Par dernières conclusions remises au greffe et notifiées par le RPVA le 11 juillet 2022, auxquelles il est renvoyé pour l’exposé des moyens et prétentions conformément aux dispositions de l’article 455 du code de procédure civile, la société Codiv Enquêtes Privées, appelante, demande à la cour de :

– déclarer la société Codiv Enquêtes Privées recevable et bien fondée en son appel ;

– infirmer le jugement rendu le 15 avril 2022 par le conseil de prud’hommes de Paris (sic) en ce qu’il a :

* condamné la société Codiv Enquêtes Privées à verser à Mme [B] les sommes de :

o 56,21 euros au titre de la prime de télétravail,

o 5 000 euros au titre des dommages et intérêts pour préjudice matériel ;

* Ordonné la remise des attestations de salaire rectifiées à destination de la caisse d’assurance maladie ainsi que les bulletins de salaire d’avril et mai 2020 et documents de fin de contrat sous astreinte de 100 euros par jour de retard à compter du lendemain de la date de mise à disposition du présent jugement, soit le 16 avril 2022 ;

– condamner Mme [V] [B] aux entiers dépens, et à verser à la société Codiv Enquêtes Privées la somme de 3 000 euros au titre de l’article 700 du code de procédure civile.

PAR CES MOTIFS

La cour, statuant par arrêt réputé contradictoire, en dernier ressort et prononcé par mise à disposition au greffe, dans la limite de l’appel :

CONFIRME le jugement entrepris en ce qu’il a condamné la société Codiv Enquêtes Privées à verser à Mme [B] la somme de 56,21 euros au titre de la prime de télétravail, et ordonné sous astreinte la remise des bulletins de salaire d’avril et mai 2020 rectifiés au regard du montant de cette prime,

INFIRME le jugement déféré en ce qu’il a condamné la société Codiv Enquêtes Privées à verser à Mme [B] la somme de 5 000 euros de dommages et intérêts au titre du préjudice matériel et ordonné la remise des attestations de salaire rectifiées à destination de la caisse d’assurance maladie afin que la salariée puisse faire valoir ses droits auprès de la caisse, sous astreinte de 100 euros par jour de retard à compter du lendemain de la date de mise à disposition du présent jugement, soit le 16 avril 2022,

Y ajoutant,

DÉBOUTE la société Codiv Enquêtes privées de sa demande formulée sur le fondement de l’article 700 du code de procédure civile,

DIT que chaque partie supportera la charge de ses dépens.
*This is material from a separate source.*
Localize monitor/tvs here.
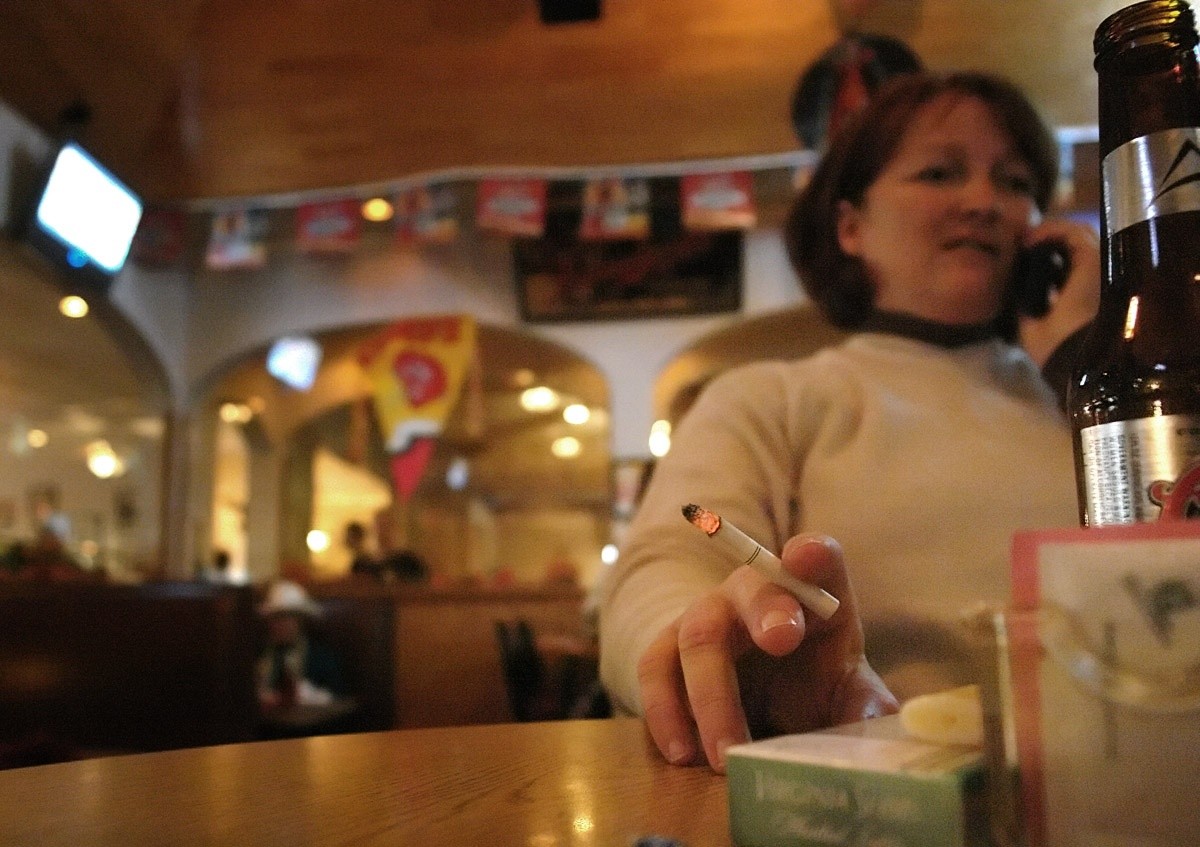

– prononcé publiquement par mise à disposition de l’arrêt au greffe de la cour, les parties en ayant été préalablement avisées dans les conditions prévues au deuxième alinéa de l’article 450 du code de procédure civile.

– signé par Madame Laurence SINQUIN, Présidente et par Madame Angeline SZEWCZIKOWSKI, Greffière, auquel la minute de la décision a été remise par le magistrat signataire.